Foi um mecânico que desentupia carburadores dos veículos do Exército, no Forte do Leme, que compôs sozinho letra e melodia de “Os Sertões” – um dos mais belos clássicos do Carnaval Carioca.
Edeor de Paula está com 76 anos, não participa mais de disputa de sambas-enredos e dedica a aposentadoria para fazer sambas românticos. Ainda frequenta rodas-de-samba, gravou várias composições inéditas num CD e tenta compreender a falta de espaço no mercado, imposta pela crise e pela pirataria.
Recentemente, Edeor gravou depoimento para o Centro Cultural Cartola, relembrando momentos de sua carreira, que começou com esta obra-prima, feita para a Em Cima da Hora, Carnaval de 1976:
Marcado pela própria natureza
O Nordeste do meu Brasil
Oh! solitário sertão
De sofrimento e solidão
A terra é seca
Mal se pode cultivar
Morrem as plantas e foge o ar
A vida é triste nesse lugar
O mecânico-poeta foi o último a se inscrever no concurso de sambas-enredos da Em Cima da Hora e o fez por direito adquirido, pois vencera, naquele mesmo ano, os festivais de samba de quadra e o de “esquenta” da Avenida.
Teve apenas 17 dias para traduzir as 42 páginas do “histórico” (o precursor da sinopse) nos versos que ficariam para a eternidade; levou 12 dias para encontrar a forma ideal dos quatro versos grifados acima, considerados por ele os mais belos da letra.
No dia da apresentação dos sambas na quadra de Cavalcante, surgiram dois problemas.
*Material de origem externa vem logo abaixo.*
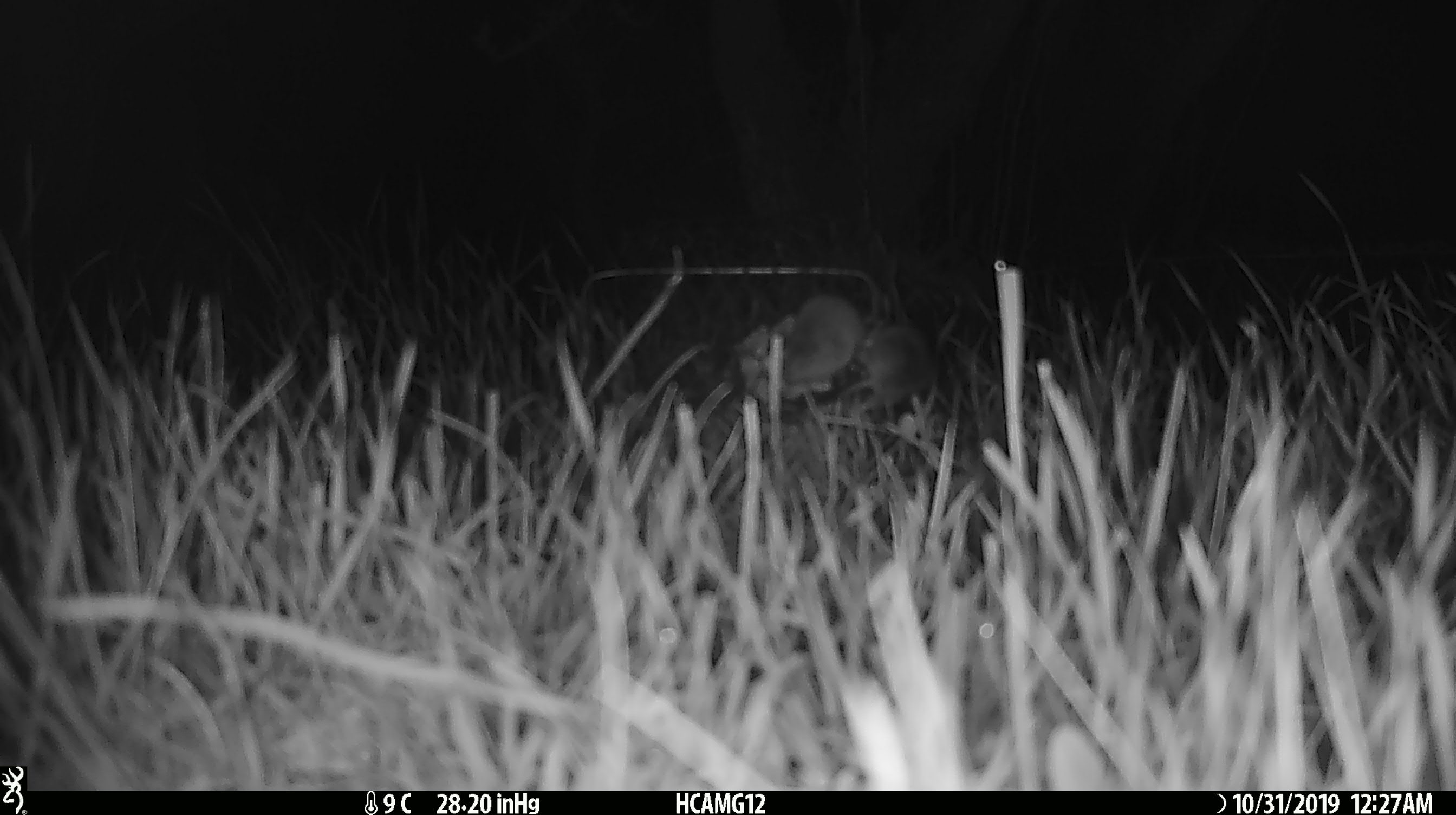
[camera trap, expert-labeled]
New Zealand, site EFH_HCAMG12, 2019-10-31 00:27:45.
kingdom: Animalia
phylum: Chordata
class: Mammalia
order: Rodentia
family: Muridae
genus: Mus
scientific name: Mus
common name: mouse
Mouse (Mus).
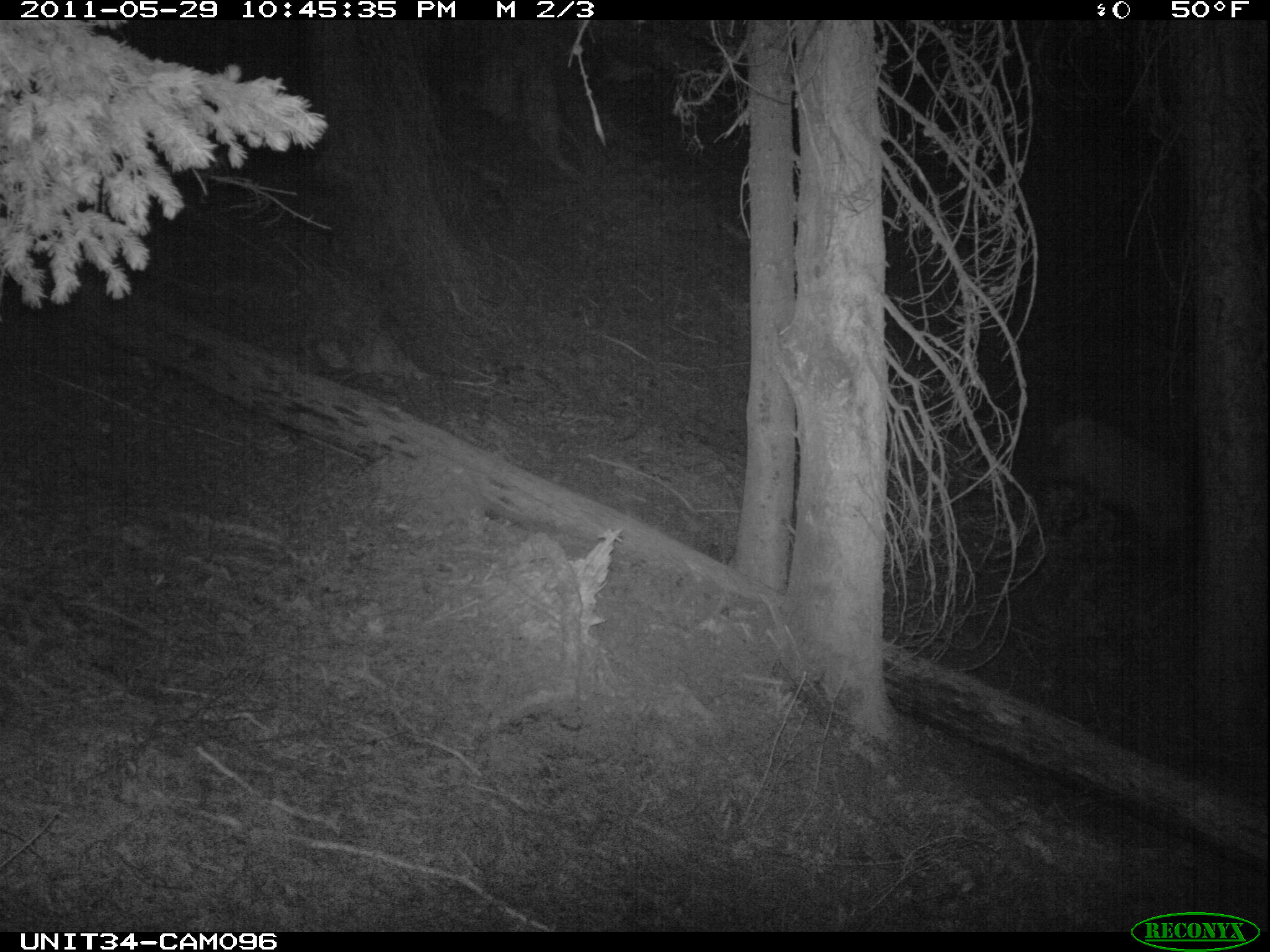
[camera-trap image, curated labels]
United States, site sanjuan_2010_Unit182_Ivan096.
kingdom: Animalia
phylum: Chordata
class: Mammalia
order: Artiodactyla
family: Cervidae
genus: Cervus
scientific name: Cervus elaphus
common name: red deer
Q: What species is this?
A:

Alguns diretores implicaram com o “desrespeito” à obrigatoriedade que constava no “histórico”. A letra deveria trazer a frase “O sertanejo é antes de tudo, um forte”, com a qual Euclides da Cunha abriu “Os Sertões”. Edeor pediu desculpas, pois havia interpretado a frase num refrão:
Sertanejo é forte
Supera a miséria sem fim
Sertanejo homem forte
Dizia o poeta assim
O outro problema foi com Nando, o cantor que defenderia o samba. Tivera uma forte diarréia, causada por um cachorro-quente “premiado”. O próprio Edeor subiu ao palanque para cantar “Os Sertões” – o 24o ou 25o da noite, não tem certeza. Passava das 4h30.
- Mas, valeu a pena. Depois, fiquei procurando se havia prospectos do meu samba espalhados pelo chão. Não encontrei nenhum. Fiquei feliz. Certamente, a turma tinha gostado. – lembra Edeor.
Foi no século passado
No interior da Bahia
O homem revoltado com a sorte
do mundo em que vivia
Ocultou-se no sertão
espalhando a rebeldia
Se revoltando contra a lei
Que a sociedade oferecia
As economias que espremia do salário foram suficientes para custear as despesas de gráfica; a simpatia e a educação foram os investimentos para incentivar a galera que apoiava o samba em cada eliminatória. A vitória foi consagradora.
Os jagunços lutaram
Até o final
Defendendo Canudos
Naquela guerra fatal
Depois da estréia espetacular, Edeor participou de diversos concursos na Em Cima da Hora, Caprichosos de Pilares, Império Serrano, Portela e Beija-Flor – nesta, integrou a parceriado samba vencedor, em 1993. Chegou a diversas finais e semifinais.
A glória, porém, fora-lhe reservada para aquele momento único. Um momento que, talvez, apenas o grande Silas tenha conhecido em toda a plenitude.